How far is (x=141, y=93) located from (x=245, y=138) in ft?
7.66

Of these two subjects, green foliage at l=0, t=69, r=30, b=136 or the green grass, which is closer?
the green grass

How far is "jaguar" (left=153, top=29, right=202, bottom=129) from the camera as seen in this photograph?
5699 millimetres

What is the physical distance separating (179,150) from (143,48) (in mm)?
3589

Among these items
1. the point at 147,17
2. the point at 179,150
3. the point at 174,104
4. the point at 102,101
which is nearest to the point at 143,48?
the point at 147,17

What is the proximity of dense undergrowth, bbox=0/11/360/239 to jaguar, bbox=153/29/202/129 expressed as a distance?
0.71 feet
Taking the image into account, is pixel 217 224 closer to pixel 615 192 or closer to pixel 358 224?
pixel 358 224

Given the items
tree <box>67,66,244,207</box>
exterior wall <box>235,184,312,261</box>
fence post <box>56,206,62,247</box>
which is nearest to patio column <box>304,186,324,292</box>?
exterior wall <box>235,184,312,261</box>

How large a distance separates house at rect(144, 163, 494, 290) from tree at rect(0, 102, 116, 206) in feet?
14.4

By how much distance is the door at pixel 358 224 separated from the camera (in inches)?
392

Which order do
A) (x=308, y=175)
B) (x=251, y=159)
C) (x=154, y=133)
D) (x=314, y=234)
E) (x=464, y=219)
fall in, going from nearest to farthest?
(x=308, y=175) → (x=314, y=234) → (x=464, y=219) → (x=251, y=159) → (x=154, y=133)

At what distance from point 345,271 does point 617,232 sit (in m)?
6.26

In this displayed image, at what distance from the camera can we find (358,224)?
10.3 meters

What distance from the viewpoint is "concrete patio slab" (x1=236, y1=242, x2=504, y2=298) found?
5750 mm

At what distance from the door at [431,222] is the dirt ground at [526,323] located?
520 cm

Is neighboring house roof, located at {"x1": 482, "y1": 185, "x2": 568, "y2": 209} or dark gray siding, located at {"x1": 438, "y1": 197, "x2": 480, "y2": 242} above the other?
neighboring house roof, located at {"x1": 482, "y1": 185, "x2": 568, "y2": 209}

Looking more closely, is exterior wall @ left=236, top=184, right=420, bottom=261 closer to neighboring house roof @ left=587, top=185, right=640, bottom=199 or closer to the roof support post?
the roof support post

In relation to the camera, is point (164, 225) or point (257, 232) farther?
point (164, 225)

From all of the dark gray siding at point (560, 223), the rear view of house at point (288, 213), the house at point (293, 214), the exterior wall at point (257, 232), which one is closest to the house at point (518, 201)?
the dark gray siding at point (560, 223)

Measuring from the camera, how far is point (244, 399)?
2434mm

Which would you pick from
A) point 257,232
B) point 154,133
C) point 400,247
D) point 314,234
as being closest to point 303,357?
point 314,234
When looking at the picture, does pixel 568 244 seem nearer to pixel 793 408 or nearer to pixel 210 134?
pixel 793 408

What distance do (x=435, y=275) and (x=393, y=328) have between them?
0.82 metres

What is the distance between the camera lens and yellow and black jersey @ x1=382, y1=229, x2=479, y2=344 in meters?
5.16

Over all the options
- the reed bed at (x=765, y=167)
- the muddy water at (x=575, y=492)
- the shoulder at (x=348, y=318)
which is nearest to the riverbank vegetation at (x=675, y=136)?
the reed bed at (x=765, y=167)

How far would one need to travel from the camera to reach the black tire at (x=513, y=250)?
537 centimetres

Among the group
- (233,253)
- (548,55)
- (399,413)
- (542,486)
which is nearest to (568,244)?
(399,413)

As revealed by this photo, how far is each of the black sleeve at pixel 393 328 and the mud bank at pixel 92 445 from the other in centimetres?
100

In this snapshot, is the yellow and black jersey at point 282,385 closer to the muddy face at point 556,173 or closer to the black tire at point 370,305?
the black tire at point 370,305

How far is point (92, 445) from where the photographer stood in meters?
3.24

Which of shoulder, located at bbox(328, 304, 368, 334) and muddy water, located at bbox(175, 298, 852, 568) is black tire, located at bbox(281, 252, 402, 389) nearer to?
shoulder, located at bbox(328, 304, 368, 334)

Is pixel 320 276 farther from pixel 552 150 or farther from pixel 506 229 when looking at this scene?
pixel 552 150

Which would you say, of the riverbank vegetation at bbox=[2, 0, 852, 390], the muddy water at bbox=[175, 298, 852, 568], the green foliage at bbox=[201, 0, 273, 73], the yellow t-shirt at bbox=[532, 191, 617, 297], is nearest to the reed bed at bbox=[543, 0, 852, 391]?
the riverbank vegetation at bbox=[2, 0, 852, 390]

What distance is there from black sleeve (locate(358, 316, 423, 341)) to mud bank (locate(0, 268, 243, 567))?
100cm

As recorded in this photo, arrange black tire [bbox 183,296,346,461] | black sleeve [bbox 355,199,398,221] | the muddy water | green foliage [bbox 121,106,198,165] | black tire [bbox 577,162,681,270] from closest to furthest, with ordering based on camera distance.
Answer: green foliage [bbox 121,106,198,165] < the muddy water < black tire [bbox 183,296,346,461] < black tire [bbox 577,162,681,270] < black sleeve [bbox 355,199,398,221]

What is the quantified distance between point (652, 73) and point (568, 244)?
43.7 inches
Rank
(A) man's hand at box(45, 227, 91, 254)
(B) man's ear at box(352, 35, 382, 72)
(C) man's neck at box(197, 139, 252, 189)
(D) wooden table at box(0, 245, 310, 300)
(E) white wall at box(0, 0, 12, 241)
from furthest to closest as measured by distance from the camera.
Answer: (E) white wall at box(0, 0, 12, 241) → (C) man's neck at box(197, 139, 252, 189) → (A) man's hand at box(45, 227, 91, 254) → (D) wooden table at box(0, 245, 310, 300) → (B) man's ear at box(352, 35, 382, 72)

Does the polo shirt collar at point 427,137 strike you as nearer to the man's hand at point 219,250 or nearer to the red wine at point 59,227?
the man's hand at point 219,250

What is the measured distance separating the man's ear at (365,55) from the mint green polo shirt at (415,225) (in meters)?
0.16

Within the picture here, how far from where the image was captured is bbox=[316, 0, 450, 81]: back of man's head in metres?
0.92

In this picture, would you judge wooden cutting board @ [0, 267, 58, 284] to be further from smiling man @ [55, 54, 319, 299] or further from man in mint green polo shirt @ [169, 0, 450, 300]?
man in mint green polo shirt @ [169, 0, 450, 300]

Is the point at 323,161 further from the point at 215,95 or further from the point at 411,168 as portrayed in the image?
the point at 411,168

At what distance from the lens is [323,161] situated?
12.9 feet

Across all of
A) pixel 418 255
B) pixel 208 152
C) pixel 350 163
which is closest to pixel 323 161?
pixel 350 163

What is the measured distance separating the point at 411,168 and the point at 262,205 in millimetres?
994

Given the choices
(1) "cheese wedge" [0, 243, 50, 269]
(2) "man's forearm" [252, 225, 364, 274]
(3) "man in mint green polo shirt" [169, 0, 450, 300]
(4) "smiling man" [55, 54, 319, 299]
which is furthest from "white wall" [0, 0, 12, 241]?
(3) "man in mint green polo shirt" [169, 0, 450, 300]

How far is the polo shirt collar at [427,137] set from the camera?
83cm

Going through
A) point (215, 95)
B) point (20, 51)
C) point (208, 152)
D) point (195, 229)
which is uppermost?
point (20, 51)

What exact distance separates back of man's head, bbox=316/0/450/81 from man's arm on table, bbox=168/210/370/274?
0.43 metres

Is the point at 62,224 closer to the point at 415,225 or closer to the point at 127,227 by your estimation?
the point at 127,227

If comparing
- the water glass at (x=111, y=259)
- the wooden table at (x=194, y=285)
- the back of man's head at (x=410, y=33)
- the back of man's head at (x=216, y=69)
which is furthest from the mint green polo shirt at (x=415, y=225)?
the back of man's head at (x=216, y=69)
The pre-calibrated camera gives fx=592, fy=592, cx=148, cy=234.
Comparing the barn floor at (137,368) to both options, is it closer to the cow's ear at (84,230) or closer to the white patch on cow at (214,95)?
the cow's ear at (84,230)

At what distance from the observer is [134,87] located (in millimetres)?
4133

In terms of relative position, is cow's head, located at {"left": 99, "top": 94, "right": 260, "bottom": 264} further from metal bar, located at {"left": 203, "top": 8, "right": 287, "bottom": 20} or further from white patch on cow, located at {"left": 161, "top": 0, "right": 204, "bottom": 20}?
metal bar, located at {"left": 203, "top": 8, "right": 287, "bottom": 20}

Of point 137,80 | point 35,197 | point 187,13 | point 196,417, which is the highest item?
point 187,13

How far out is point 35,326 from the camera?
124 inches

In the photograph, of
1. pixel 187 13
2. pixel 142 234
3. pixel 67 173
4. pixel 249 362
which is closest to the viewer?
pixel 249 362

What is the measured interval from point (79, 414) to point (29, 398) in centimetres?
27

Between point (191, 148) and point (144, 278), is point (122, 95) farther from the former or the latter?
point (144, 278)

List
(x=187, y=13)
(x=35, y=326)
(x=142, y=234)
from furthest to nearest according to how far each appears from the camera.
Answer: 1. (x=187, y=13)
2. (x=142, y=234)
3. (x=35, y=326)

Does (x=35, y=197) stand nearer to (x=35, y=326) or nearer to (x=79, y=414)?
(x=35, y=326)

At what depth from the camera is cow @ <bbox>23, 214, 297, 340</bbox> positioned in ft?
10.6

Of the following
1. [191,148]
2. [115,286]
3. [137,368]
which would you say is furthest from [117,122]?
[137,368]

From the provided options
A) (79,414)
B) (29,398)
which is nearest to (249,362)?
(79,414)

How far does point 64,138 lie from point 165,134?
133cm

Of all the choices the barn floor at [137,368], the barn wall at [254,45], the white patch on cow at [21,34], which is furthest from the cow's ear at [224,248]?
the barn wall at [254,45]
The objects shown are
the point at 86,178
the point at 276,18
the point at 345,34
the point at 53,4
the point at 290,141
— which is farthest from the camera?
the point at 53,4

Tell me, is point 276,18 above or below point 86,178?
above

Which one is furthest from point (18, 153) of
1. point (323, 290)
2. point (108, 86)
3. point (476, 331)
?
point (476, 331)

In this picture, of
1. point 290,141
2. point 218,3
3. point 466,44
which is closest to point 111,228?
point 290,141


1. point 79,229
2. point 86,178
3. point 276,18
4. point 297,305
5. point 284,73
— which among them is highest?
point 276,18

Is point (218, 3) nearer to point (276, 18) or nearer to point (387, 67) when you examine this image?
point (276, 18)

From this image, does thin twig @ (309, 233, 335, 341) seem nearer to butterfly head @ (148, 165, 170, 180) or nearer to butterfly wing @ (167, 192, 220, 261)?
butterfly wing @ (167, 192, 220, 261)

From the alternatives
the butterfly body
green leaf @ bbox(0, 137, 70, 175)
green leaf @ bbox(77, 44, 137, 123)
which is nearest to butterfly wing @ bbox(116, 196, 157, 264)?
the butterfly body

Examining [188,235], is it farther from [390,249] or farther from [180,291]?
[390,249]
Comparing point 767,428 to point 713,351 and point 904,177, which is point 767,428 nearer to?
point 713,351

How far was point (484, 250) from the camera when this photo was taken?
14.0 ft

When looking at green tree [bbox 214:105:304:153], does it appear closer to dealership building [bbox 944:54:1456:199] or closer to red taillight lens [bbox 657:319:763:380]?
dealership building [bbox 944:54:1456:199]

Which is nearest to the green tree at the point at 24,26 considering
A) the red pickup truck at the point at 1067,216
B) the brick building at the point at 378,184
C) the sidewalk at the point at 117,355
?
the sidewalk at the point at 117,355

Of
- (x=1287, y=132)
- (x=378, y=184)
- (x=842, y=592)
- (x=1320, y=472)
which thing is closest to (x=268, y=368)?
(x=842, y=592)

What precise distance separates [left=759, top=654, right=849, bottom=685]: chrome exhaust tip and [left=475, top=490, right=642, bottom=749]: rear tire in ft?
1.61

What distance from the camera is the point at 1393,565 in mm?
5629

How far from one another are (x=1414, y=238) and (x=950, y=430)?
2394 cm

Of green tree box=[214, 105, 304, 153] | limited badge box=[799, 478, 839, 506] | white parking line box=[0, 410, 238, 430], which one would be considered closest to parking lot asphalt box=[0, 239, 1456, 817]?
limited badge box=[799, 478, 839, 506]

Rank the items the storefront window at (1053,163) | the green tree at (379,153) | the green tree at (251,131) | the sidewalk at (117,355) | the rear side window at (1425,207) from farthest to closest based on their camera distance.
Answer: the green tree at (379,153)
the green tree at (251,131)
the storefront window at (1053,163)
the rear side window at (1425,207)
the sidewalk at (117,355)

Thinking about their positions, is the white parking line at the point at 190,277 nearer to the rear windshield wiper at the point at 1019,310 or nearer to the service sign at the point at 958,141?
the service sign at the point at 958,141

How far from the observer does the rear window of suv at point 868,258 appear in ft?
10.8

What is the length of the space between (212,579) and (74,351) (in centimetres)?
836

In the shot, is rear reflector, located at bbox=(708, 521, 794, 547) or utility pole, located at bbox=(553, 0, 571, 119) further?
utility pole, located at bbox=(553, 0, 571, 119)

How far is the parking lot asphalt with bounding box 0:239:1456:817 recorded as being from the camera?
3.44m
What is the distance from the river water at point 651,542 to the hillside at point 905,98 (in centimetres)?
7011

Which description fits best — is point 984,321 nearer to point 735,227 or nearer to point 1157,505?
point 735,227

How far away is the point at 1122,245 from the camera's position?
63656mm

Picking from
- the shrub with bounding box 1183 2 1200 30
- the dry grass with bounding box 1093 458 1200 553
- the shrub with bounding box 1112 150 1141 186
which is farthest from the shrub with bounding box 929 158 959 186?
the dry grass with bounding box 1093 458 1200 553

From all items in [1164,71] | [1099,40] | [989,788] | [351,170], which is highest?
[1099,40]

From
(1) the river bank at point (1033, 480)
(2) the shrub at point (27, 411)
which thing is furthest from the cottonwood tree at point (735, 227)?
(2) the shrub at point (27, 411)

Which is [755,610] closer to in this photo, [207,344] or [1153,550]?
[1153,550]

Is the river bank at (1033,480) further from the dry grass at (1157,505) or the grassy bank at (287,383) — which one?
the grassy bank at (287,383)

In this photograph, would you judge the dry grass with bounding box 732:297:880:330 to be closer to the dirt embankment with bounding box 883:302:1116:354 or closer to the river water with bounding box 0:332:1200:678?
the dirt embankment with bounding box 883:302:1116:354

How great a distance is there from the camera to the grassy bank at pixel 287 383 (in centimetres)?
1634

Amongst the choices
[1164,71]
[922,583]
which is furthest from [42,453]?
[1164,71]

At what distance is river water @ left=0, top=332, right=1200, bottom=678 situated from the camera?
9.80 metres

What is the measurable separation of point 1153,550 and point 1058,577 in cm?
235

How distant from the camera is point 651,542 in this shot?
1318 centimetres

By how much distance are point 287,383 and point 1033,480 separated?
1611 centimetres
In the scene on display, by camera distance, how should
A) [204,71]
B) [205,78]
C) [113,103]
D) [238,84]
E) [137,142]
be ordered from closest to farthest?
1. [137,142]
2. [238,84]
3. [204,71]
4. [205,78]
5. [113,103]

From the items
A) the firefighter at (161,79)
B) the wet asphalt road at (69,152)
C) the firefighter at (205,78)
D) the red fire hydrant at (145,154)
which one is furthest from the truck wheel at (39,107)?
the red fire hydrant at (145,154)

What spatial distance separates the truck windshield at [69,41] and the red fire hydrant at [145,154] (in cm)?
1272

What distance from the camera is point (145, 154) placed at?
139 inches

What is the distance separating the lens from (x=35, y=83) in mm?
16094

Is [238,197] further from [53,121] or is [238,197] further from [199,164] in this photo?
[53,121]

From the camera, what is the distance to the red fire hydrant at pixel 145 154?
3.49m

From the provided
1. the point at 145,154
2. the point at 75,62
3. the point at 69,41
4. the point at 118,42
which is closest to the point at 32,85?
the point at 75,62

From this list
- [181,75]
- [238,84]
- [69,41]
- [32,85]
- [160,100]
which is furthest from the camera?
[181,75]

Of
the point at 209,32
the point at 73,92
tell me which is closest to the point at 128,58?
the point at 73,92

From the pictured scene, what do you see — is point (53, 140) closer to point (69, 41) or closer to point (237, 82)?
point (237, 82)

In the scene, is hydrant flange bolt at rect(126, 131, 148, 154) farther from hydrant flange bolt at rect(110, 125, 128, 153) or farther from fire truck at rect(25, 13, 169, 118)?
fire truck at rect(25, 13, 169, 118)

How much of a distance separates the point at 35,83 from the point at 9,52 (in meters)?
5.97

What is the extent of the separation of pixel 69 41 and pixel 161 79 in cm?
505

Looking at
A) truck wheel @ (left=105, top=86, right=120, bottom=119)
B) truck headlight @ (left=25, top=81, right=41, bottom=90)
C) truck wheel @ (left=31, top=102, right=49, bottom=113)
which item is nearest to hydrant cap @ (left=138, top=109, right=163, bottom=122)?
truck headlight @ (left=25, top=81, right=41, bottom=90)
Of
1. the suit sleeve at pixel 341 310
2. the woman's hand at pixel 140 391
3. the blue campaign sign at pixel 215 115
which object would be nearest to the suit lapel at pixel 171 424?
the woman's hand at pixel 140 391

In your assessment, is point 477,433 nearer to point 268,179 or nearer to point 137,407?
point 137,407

**DIRECTION**
Reproduce the lines from the one containing "From the pictured" to the end of the entries, keeping both ends and adding nothing.

**RESULT**
From the pictured scene, what do you see — is point (53, 140) closer to point (69, 41) or closer to point (237, 82)?
point (237, 82)

In the scene, is hydrant flange bolt at rect(126, 131, 148, 154) farther from hydrant flange bolt at rect(110, 125, 128, 153) or farther from fire truck at rect(25, 13, 169, 118)?
fire truck at rect(25, 13, 169, 118)

How much of a distance separates the point at 35,83 from the point at 9,52 (in meters)?
5.97

What is the extent of the separation of pixel 69 41 and pixel 161 79 in cm?
505

Looking at
A) truck wheel @ (left=105, top=86, right=120, bottom=119)
B) truck headlight @ (left=25, top=81, right=41, bottom=90)
C) truck wheel @ (left=31, top=102, right=49, bottom=113)
which item is nearest to hydrant cap @ (left=138, top=109, right=163, bottom=122)?
truck headlight @ (left=25, top=81, right=41, bottom=90)
Of
1. the suit sleeve at pixel 341 310
2. the woman's hand at pixel 140 391
3. the blue campaign sign at pixel 215 115
which object would be nearest to the suit lapel at pixel 171 424?
the woman's hand at pixel 140 391

In your assessment, is point 477,433 nearer to point 268,179 or nearer to point 137,407?
point 137,407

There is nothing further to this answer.